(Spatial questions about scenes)

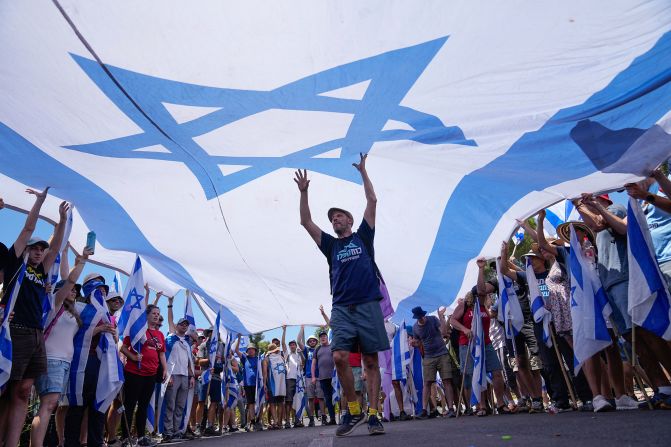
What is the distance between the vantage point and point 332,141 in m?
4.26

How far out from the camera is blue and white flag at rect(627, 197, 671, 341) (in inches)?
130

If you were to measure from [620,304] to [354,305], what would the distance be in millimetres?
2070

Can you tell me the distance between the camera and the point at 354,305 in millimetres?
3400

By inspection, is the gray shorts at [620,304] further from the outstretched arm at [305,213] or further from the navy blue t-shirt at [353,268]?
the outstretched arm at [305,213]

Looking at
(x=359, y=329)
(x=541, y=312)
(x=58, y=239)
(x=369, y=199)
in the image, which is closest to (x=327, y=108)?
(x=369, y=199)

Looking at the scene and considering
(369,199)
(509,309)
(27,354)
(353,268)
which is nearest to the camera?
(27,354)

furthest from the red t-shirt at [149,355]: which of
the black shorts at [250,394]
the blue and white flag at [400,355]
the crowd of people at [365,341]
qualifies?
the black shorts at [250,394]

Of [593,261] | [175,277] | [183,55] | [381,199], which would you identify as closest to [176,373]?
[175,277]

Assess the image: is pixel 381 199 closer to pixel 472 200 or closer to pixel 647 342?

▶ [Task to complete]
Write out all the data again, swapping "camera" for "viewer" and leaving everything else the same. Omit the pictures.

▶ [Answer for this exercise]
What is the distance between the vantage point and point 332,141 in m?
4.26

How far out from the viewer is blue and white flag at rect(627, 197, 671, 341) (in inches)?
130

If you were to measure from [620,304] to [354,305], what would the distance be in millimetres?
2070

Can you tell me the distance between the viewer and the point at 354,305 in millimetres?
3400

By inspection, is the gray shorts at [620,304] further from the outstretched arm at [305,213] or further from the navy blue t-shirt at [353,268]?
the outstretched arm at [305,213]

Looking at
(x=359, y=329)
(x=541, y=312)
(x=58, y=239)
(x=369, y=199)
in the image, which is closest to (x=327, y=108)?
(x=369, y=199)

Looking at the scene and considering
(369,199)
(509,309)
(27,354)
(353,268)
which is nearest to the viewer?
(27,354)

furthest from the red t-shirt at [149,355]: which of
the black shorts at [250,394]
the blue and white flag at [400,355]
the crowd of people at [365,341]
qualifies?
the black shorts at [250,394]

Of [593,261] | [175,277] | [183,55] | [381,199], which would you identify as closest to [176,373]?
[175,277]

Assess the image: is pixel 381 199 closer to pixel 472 200 or closer to pixel 647 342?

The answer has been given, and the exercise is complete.